There are things I like/love (Thranduil is AWESOME, Kili and Fili are super attractive . . . Hobbits can marry dwarves, right?! Legolas, despite his eye makeup is more manly . . . I was/am an Eomer girl), the music. Some hilarious bits (which is where I place Tauriel and Kili, dreadful in terms of the canon, but hysterical).
Also, my sister-in-law said that watching the extended version helped and I’ve yet to see those (we only watch the others in extended versions, actually only have seen TFofR and TT in extended, had to wait for RoftK, so watched nonextended first, the horror).
I don’t know that it completely ignored Tolkien’s vision, since the Gandalf subplot (with him being trapped and then rescued by Galadriel and Elrond) was in the Appendices and Tolkien probably intended to write it back in, if he’d had the time to revise the novel as he intended. The Tauriel and Kili stuff… yeah. Invented. It still felt very P.J. to me — I was actually curious about what Del Toro would have done with it; he has a very different artistic vision than P.J. and a different aesthetic. I imagine it would have been super creepy.
I think all the movies benefit from the extended versions, although the long sequence where they get lost in the woods drags in the longer version. That’s the only place where it being longer suffers, though.

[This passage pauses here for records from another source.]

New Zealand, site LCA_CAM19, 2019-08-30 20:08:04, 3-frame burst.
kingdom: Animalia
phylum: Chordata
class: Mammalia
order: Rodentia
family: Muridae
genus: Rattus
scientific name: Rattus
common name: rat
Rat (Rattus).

I love the Hobbit movies, in some ways, more than Lord of the Rings. If you give me a choice of which trilogy to watch, my go-to would be the Hobbit movies. I love Kili and Tauriel. I love the changes from the book, and I even love the battles.
Cool! A fan! LOL
LotR was my gateway drug into Middle-earth, but there are certain appealing things about The Hobbit that makes me quite fond of it. I’m also more inclined to re-watch it these days since I’ve seen LotR so many times.
I support Kili and Tauriel as a matter of principle, haha. People try to tell me all the reasons why they shouldn’t be “allowed” to be together in Tolkien’s world and I basically turn into Princess Anna, brandishing a blazing timber and yelling “IT’S TRUE LOVE!”
Would Tolkien like it? No. He was a purist. Does it work and make Kili “human” so that you care more about his fate? Yes, yes it does.
And there you are! For the purposes of the movie, it works, and it’s CUTE.